The Berkman report draws the uncomfortable conclusion that independent media and human rights practitioners can do little to prevent DDoS and other cyberattacks, and should instead focus on mitigating harm from attacks when they do occur. Mitigation tactics include providing backup sites on hosted services more resilient to network-based attacks, or static HTML versions of websites that are less vulnerable to application-based attacks than their interactive equivalents.
Although the report gives some starting points for smaller NGOs to begin planning ahead for DDoS attacks, it is clear that more guidance is needed, and the Information Program will now focus on ways to frame and target such guidance. The report makes several recommendations to human rights funders about ways to work with local communities and internet service providers (ISPs) in order to address the DDoS threat to free expression online.
Independent media and human rights websites are in a particularly vulnerable position in the context of the evolving Internet landscape. As the web has become increasingly more central to businesses around the world, technical and social structures that mitigate against DDoS and other cyberattacks have become concentrated at what the report dubs the “core” of the network: Tier 1 ISPs, large Tier 2 ISPs, giant hosting companies like Google and Amazon, and Content Distribution Networks like Akamai.
These structures—be they banks of redundant servers that can help filter or divert traffic floods, or trust-communities of experienced network and systems administrators who communicate and collaborate with one another to fight DDoS—are often unavailable to the human rights and independent media community, who tend to host with Tier 3 providers on the “edge” of the network. “Core” providers can be unattractive to independent media and human rights websites: “core” ISPs in many nations have close contact with national government, while the “hypergiant,” U.S.-owned providers such as Blogger and Amazon can expose independent media and human rights practitioners to data protection risks and intermediary censorship.
Such issues have enjoyed serious visibility recently thanks to Amazon’s decision to remove Wikileaks from its servers, ostensibly under pressure from a U.S. senator, while citing its terms-of-service policy. As Ethan Zuckerman, the lead author of the report, observes on his blog:
[When] Wikileaks came under sustained DDoS attack… the topic of DDoS as a form of censorship started receiving international media attention. As Anonymous activists have started using DDoS to call attention to PayPal, PostFinance, Visa and MasterCard’s decisions to cut off Wikileaks as a customer, DDoS has become the subject of a great deal of media attention and reader interest.
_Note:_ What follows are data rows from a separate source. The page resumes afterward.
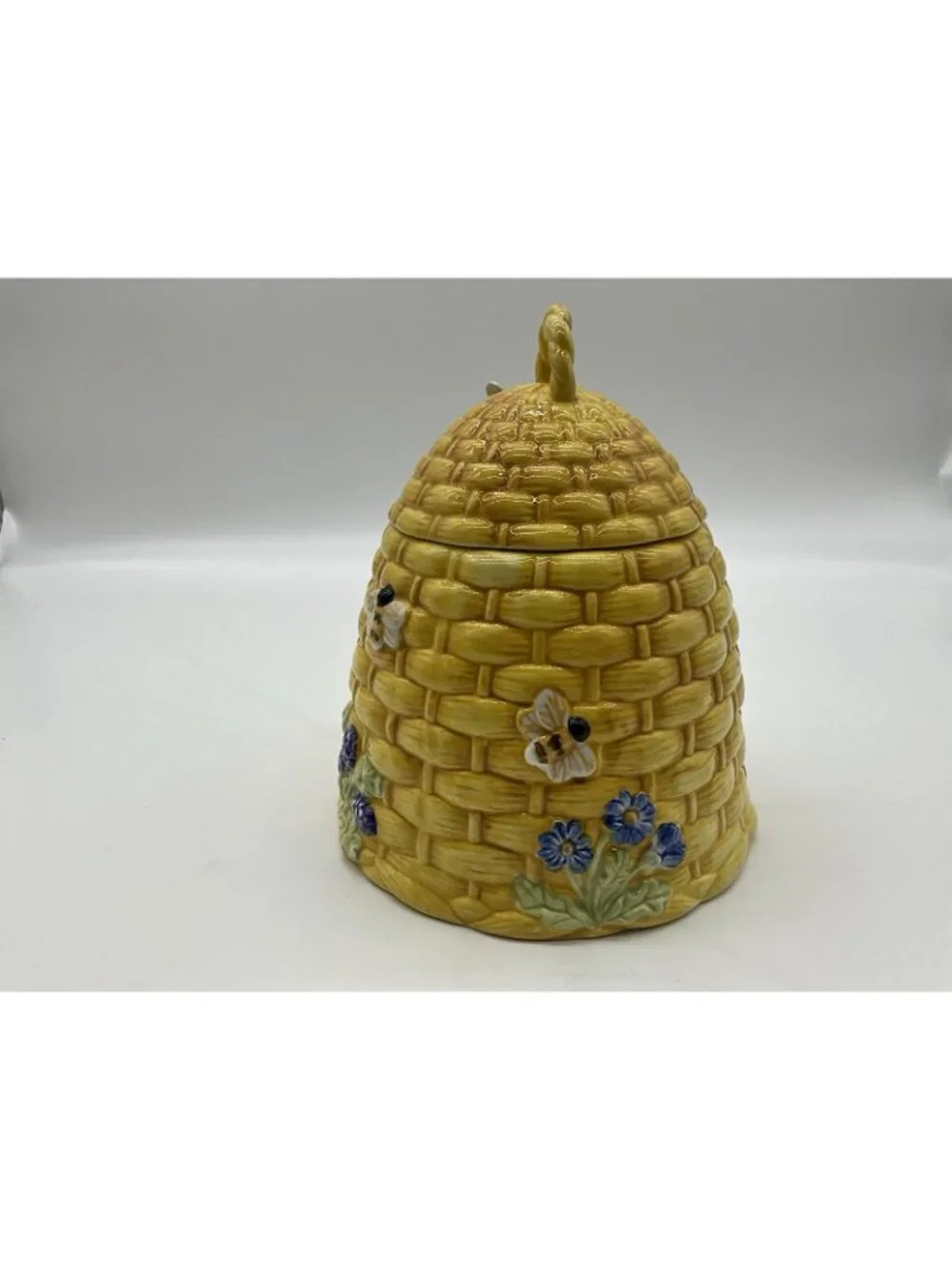 Ceramic Beehive Canisters Set of 2 Designed by Kate Williams for Global Design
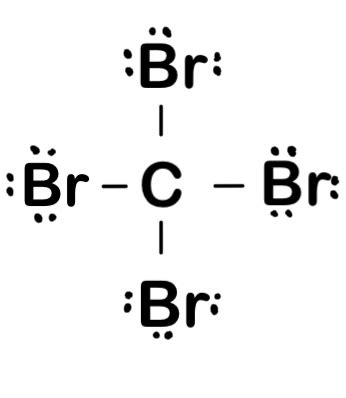 Lewis Structure for CBr4 కోసం చిత్ర ఫలితం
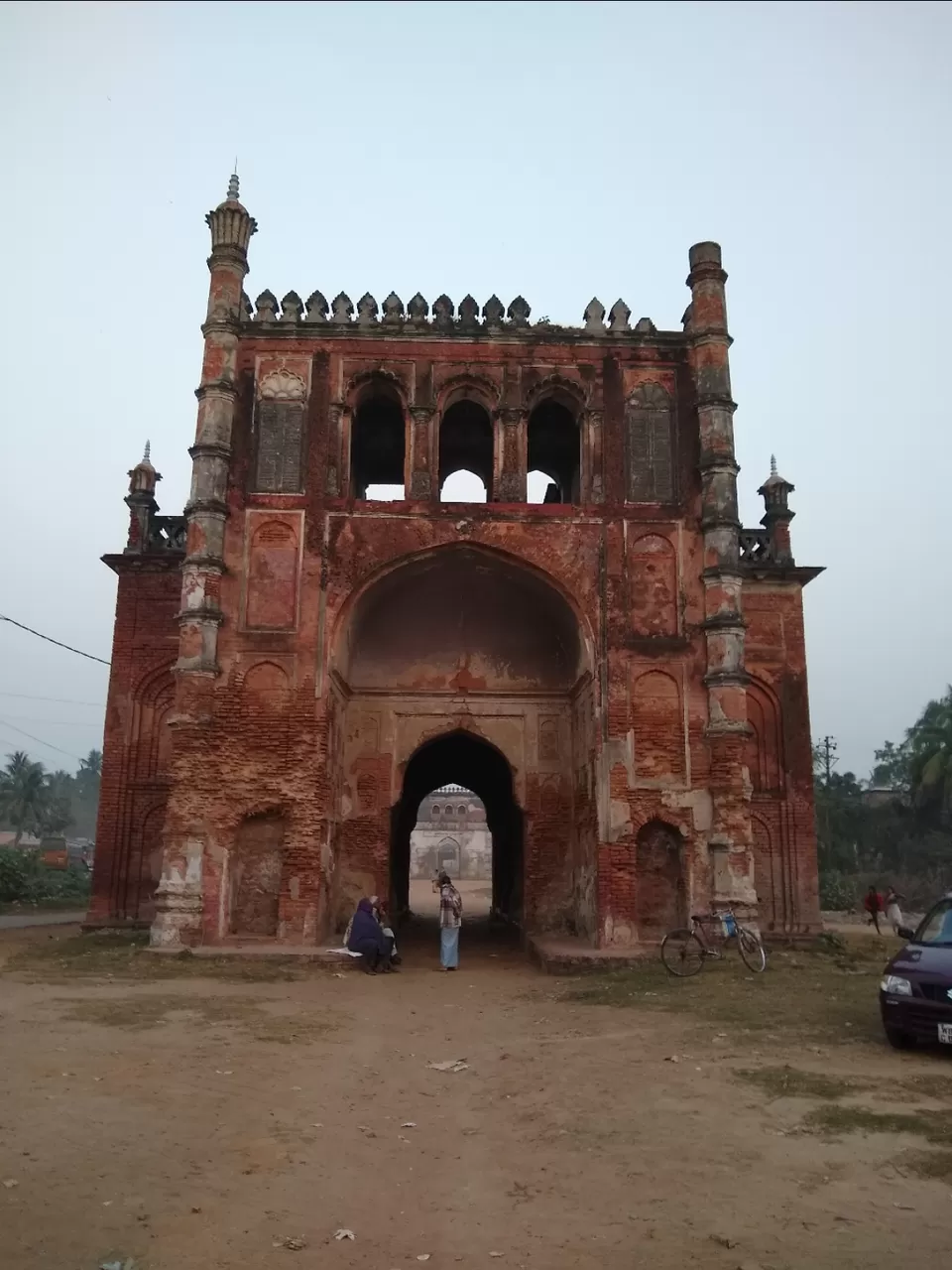 Photo of Krishnanagar Rajbari, Krishnanagar, West Bengal, India by Mangolik Pradhan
The research was commissioned and conducted before the decision by Amazon to suspend its service to Wikileaks and, as Zuckerman observes, “the suggestions we offer to organizations, network administrators and the broader activist community were designed primarily for the benefit of organizations that receive much less attention and Internet traffic than Wikileaks is currently experiencing.”
Nonetheless, it is true to say that Wikileaks has served to highlight the dilemma that is also faced by many independent media and human rights websites: do they remain on the edge of the network, and face greater risks from DDoS attacks, or do they move to core platforms to achieve DDoS resistance and give an organization which does not share their goals a potential veto over their content?